*** Text provided Section Begins ***
I hope you have a great day!

"Snow and Ice: Taking the Sting Out of Winter's Worst
By addressing issues such as outsourcing, facility needs, levels of services now, managers can streamline responses to storms when winter comes

By Brian K. Birch Grounds Management<>   Article Use Policy<>

Face it: Snow is a pain. It is difficult to predict, and people affected by it do not care about the complexity that comes with managing it. As grounds managers and their departments bask in the glow of summer's sun, winter is slowly barreling toward them.

No matter how positive a manager feels about the department's snow management and planning process, success will depend on building on last year's efforts. The key to getting a head start is to perform a thorough assessment of requirements and desired outcomes, as well as to understand the way they affect the budget.

Assessing requirements is a major undertaking, so let's start with a three-part checklist, keep in mind this can be done whether the organization handles snow and ice management in-house, uses contractors, or employs both. The process can even help managers make the decision when to outsource more effectively over time.

Level of service

The first step is to assess and understand the items to consider related to the outcomes and expectations a manager desires during and after winter weather occurs, which is referred to as level of service (LOS). Managers need a description of the expected outcomes from the completed performance of snow and ice management services, including expectations for surface conditions in different scenarios.
*** Text provided Section Ends ***
*** Information supplied Section Begins ***
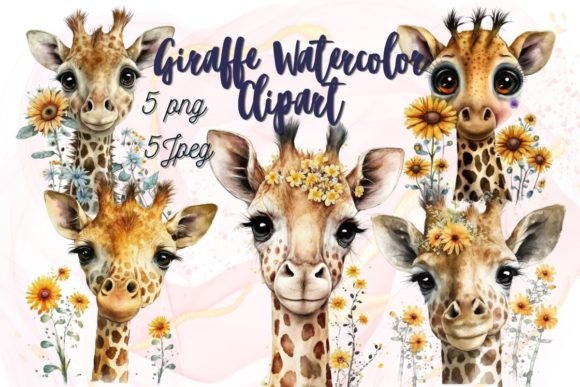 Download Watercolor Giraffe Clipart Png - Png Collection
*** Information supplied Section Ends ***
# [What to produce]
Resume the snow and ice management article above from its last sentence, carrying on with the level-of-service discussion.

# [Output of the task]
Avoid using phrases such as, "no snow or ice" or "zero tolerance," since that level of expectation is unachievable. Work through the LOS requirements with the leadership team so they are on board with expectations, and consider these items when outlining the LOS:

* clearly defined outcomes from snow services, such as sidewalks cleared or 80 percent parking spaces accessible

* definitions of accumulation triggers or thresholds, including when does the work commence and how much accumulation is acceptable in a given period

* extreme winter scenarios, such as major snow storms and ice storms

* completion times outlined for various scenarios, including general, loading dock deliveries and high-traffic times

* priorities identified and documented on site engineering plans and maps

* outlines of post-storm requirements, which can include hauling, stacking, mechanical melting, and roof shoveling

* decision-making power for additional services defined - if more resources are needed, who has authority.

Alignment in these areas is critical and will help managers determine the amount of capacity needed to meet the level of service, either in the form of more labor and equipment investments or in outsourcing the work to professional snow contractors."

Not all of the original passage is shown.